Memory is a fluid thing and changes over time; nothing is clear-cut or cast in stone. In years to come, the grandchildren of these looters, and the foreigners, might come to regard them positively, as people who fought to defend their society, to make ends meet in a corrupt society and to put food on the table for their families. Eventually, it becomes part of the people’s folk history. But for now, all that is visible to outsiders is the hysteria of mobs attacking shops and their owners.

This sight becomes part of the landscape of memory of Johannesburg which visitors will take with them when they leave, reflecting the anger of people who are starving and jobless, and have been so for years, whilst the politicians argue amongst themselves for power and privilege. The incidents, involving attacks against Nigerians, Ethiopians, Somalis and others, are unlikely to be the last. Amidst a general xenophobia in South Africa, which in a flare-up in 2008 resulted in 60 people being killed and thousands forced from their homes, looters claim that foreigners are taking their jobs and bringing drugs which get sold to children. Some decent South Africans who wouldn’t go as far as violence, say they want the foreigners to leave.

Foreigners claim that , on the contrary, through their enterprise they are creating jobs, and that they bring with them many other, positive aspects of a cosmopolitan society. A Nigerian who was interviewed amidst the ruins of his car repair shop, said: “I employ ten South Africans. How can you say I am taking jobs?!”

Former white South Africans living in Australia, the UK, the USA, Israel or elsewhere  read about the events with concern. What do they tell their new friends and family about their South African heritage? They won’t talk about the looting, which was always mostly out of sight for the majority of whites and remains so today. Jewish kids growing up in Canada can look back simplistically on the former lives of their parents in South Africa. The big political issue then was apartheid. South Africans who believed they were against apartheid – even if it was in the safest way by voting for Helen Suzman – feel morally good about themselves today. If they are more honest, their memory might include embarrassment about how they and their parents went along with apartheid because it provided them with a high standard of living.

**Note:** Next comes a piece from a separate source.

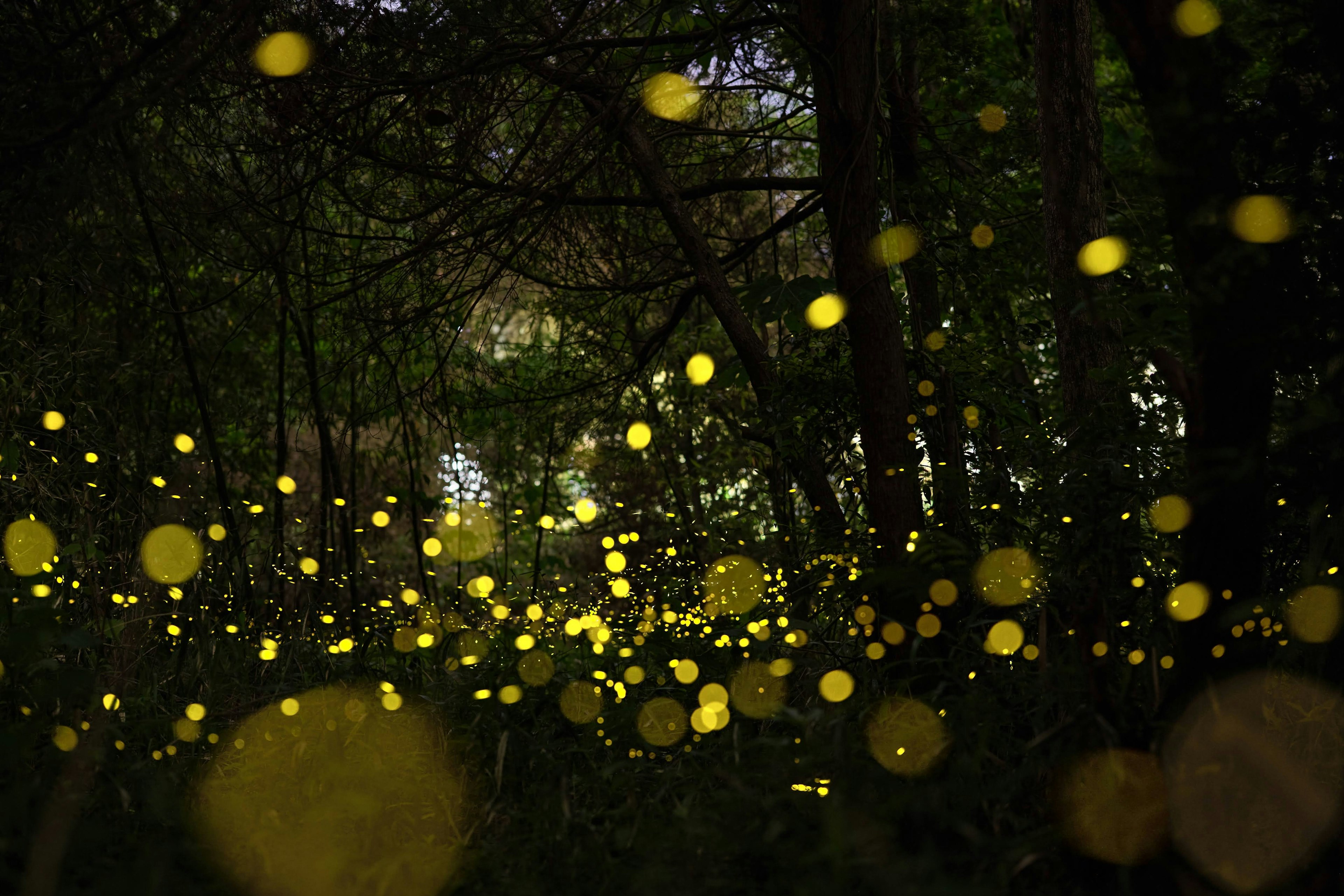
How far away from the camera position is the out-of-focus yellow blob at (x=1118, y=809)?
1.90 meters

Folk memory has many sides, depending on who is doing the remembering. Poverty and anti-Semitism in Europe, symbolised by the pogrom, and the chance of opportunities in gold-rich South Africa, pushed Jews to leave for the New World. A folk image for South African Jews is how poor European Jews arrived in the late 1800s with nothing, and through determination and acumen became, by the second generation, a middle class people able to send their kids to good schools and universities.

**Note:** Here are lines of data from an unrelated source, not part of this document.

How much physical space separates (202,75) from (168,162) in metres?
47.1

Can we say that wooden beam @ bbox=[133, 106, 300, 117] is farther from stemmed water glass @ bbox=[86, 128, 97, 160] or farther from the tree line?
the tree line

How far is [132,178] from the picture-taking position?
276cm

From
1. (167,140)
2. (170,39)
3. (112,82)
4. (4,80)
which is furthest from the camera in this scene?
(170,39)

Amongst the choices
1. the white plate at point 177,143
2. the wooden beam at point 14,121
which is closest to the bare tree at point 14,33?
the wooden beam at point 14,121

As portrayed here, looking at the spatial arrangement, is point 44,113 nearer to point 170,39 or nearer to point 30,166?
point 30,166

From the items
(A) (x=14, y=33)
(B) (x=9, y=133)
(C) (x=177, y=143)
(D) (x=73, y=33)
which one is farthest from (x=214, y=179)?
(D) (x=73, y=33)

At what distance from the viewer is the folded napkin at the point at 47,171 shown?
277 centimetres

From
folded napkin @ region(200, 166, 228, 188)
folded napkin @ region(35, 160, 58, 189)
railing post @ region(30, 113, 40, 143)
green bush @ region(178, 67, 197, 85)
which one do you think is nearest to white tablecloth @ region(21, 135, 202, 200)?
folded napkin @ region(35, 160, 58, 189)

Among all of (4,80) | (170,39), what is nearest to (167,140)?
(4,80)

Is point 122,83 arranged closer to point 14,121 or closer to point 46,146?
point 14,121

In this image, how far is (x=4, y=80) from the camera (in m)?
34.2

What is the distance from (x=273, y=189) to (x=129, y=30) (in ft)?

Meanwhile, new memories continue to be made in Johannesburg by attacks on Nigerians, as looting and xenophobia carries on, office workers cower in their buildings and the no-go areas for ordinary residents of the city grow. The ominous words that one outraged Nigerian shop owner put to a newsman, as he tried to salvage goods from the scarred remains of his shop in Turffontein, ring alarmingly: “South Africa is sitting on a time bomb!” Meanwhile the politicians continue squabbling among themselves.